**Quoted passage**:
==========

Over the past decade, Matlock said, Urbana itself has wrestled with how to respond to those changes.
“As the world was changing, I think Urbana was struggling to find its voice,” he said. “What do we do with the majority Church being in the Global South? With so many changes happening in the world and with young people concerned about social issues, Urbana was trying to understand what its role should be.”
Rather than abandoning its historic mission focus, organizers sought to reinterpret it for a new era.
Urbana 2025, Matlock said, represented a turning point—an attempt to clarify how North American Christians can engage in global mission when leadership is increasingly shared across cultures.
A conference reimagined
Historically, missions conferences often focused on identifying specific needs overseas and recruiting individuals to fill them. But Matlock believes that model alone no longer fits the realities of the modern Church.
At Urbana 2025, organizers attempted to reshape the conference into what he calls a “pilgrimage formational event,” where students explore their role in God’s mission rather than simply signing up for a particular ministry path.

As Matlock studied Urbana’s history and listened to testimonies from previous participants, he realized the conference had always functioned in that deeper way, even if it was not always described that way.
“It really was a pilgrimage formational type of event,” he said. “We designed Urbana intentionally to be that—a pilgrimage for young people trying to find their place in God’s mission.”
Instead of prescribing answers, the conference focused on helping students wrestle with three enduring questions: What is God doing in the world? What is God saying through Scripture? And what is God asking me to do about it?
Matlock believes the strength of Urbana has historically been its ability to create a space where young Christians can explore those questions in community.
“I think when Urbana has been at its best, it has helped a generation answer those questions,” he said.
Five global shifts reshaping mission
One reason the conference has been forced to rethink its approach is the scale of global change.
When Urbana began in 1946, the world population was roughly 2.5 billion. Today it exceeds 8 billion. But demographic change is only one part of a much larger transformation.
In preparing for Urbana 2025, Matlock and his team identified several major global shifts that are reshaping how mission is practiced.

==========

**Given material**:
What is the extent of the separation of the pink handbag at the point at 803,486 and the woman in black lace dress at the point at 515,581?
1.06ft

==========

**Instruction 1**:
Answer these questions from the passage about the Urbana missions conference, each answer on its own line and marked to match.
(a) Roughly what was the world population when Urbana began in 1946?
(b) What does Matlock call the kind of event organizers tried to reshape Urbana 2025 into?
(c) How many enduring questions did the conference help students wrestle with?
**Instruction 2**:
For each statement, say whether it agrees with the passage about the Urbana missions conference, and quote the words from the passage that decide it.
(a) Organizers abandoned Urbana's historic mission focus.
(b) The world population today exceeds 8 billion.
(c) Matlock believes the model of identifying needs overseas and recruiting individuals to fill them still fits the modern Church on its own.
**Instruction 3**: Carry the passage about the Urbana missions conference forward from its last sentence, in the same reporting style.

**Final answer 1**:
(a) Roughly 2.5 billion.
(b) A "pilgrimage formational event."
(c) Three.

**Final answer 2**:
(a) No: "Rather than abandoning its historic mission focus, organizers sought to reinterpret it for a new era."
(b) Yes: "Today it exceeds 8 billion."
(c) No: "But Matlock believes that model alone no longer fits the realities of the modern Church."

**Final answer 3**:
The first is the growth of the “majority-world Church.” Christianity is expanding rapidly in Africa, Asia and parts of Latin America, while many Western churches experience stagnation or decline.
“That’s a huge shift,” Matlock said, noting that its full implications are still unfolding.
Second, the landscape of education is changing. Traditional models of theological training—once tied closely to universities and seminaries—are being disrupted by new forms of learning that allow people to access training from many sources.
Third, Bible translation has dramatically expanded access to Scripture. Portions or full translations of the Bible now exist in many more languages, enabling churches to engage Scripture directly without relying primarily on foreign teachers. “People can self-theologize now,” he said.
Fourth, global urbanization is reshaping societies. As populations concentrate in cities, mission fields increasingly overlap with economic and cultural centers.
Finally, the emergence of Gen Z represents a generational shift unlike any before it.
“This generation has grown up in a hyper-connected world,” Matlock said. “They’re not just a digital generation. They experience presence and interaction in ways that previous generations never did.”
Research suggests that Gen Z believers often feel greater cultural affinity with peers in other countries than with older generations in their own nations, creating new possibilities for global collaboration.

From sending to partnership
These changes have significant implications for how mission is understood.
For much of the 20th century, mission often involved sending workers from the West to other regions where Christianity was less established. While that dynamic still exists in some contexts, many global Christian leaders now emphasize mutual partnership rather than one-directional sending.
Matlock believes North American Christians must adapt their mindset to reflect that reality.
One way he has articulated this shift is through a framework he calls the “five postures of a global Christian,” which encourages believers in North America to see themselves as participants in a worldwide body of Christ rather than as leaders directing its activity.
“It’s really about helping young people become a global Christian,” he said. “Not thinking, ‘We need to go save the lost in these other countries,’ but asking, ‘How do I show up as a Christian in the global body of Christ?’”
The concept aligns with discussions emerging from global evangelical networks such as the Lausanne Movement, where the term “polycentrism” has become a common description of modern mission dynamics.
In a polycentric movement, no single region controls the direction of global mission. Instead, leadership and innovation emerge from many contexts simultaneously.
For North American churches, Matlock said, that reality may require significant adjustment.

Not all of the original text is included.